Background: Except host and environmental factors influencing individual human cytokine responses, pre-analytical handling procedures and detection methods also affect cytokine levels.
Methods: In this study, we used cytometric bead array (CBA) and chemiluminescence (ECL). These two methods were used to test serum and plasma samples from 50 healthy adult volunteers and 50 rheumatoid arthritis (RA) patients' cytokine levels. We evaluated the impact of storage temperature, collection times, and additives in collection tubes on the measurement of IL-6, IL-8, and TNF-α.
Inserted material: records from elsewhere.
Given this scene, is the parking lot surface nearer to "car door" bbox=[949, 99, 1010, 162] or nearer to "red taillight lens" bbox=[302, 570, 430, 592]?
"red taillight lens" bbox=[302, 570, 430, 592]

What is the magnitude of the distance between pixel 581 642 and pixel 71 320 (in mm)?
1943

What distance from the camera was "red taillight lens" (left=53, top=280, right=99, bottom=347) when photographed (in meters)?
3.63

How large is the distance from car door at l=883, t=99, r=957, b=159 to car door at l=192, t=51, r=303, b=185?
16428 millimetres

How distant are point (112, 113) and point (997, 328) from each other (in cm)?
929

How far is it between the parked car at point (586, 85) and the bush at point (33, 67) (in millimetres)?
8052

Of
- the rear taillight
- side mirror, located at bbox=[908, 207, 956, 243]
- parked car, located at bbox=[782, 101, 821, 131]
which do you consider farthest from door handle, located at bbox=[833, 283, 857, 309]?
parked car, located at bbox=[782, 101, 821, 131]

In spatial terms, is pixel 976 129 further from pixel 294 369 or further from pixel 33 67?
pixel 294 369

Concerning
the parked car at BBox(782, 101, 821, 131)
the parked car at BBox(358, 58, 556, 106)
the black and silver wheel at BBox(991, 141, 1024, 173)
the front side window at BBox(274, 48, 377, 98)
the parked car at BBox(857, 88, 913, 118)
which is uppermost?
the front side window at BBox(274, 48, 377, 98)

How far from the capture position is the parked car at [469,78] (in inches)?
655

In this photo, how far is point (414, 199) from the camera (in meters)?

Results: The finding of this study first indicated that the CBA assay for IL-6 and IL-8 showed excellent agreement with ECL for the same analysis, but the CBA assay and ECL for TNF-α measurement showed less agreement. Furthermore, we used two detection methods to find plasma cytokines showing more stability than serum cytokines, when the samples were stored at 4°C. Additionally, IL-8 concentration was affected by the storage conditions of whole blood from the time of collection until further processing at room temperature. We also found heparin tubes showed higher levels of IL-6 and TNF-α than other tubes at room temperature.
Conclusions: In general, the best values for IL-6, IL-8, and TNF-α were found in EDTA samples, stored at 4°C, and centrifuged quickly within 2 hours. The effect of pre-analytical handling procedures and detection methods on cytokine levels we identified would provide a basis for clinical cytokine detection.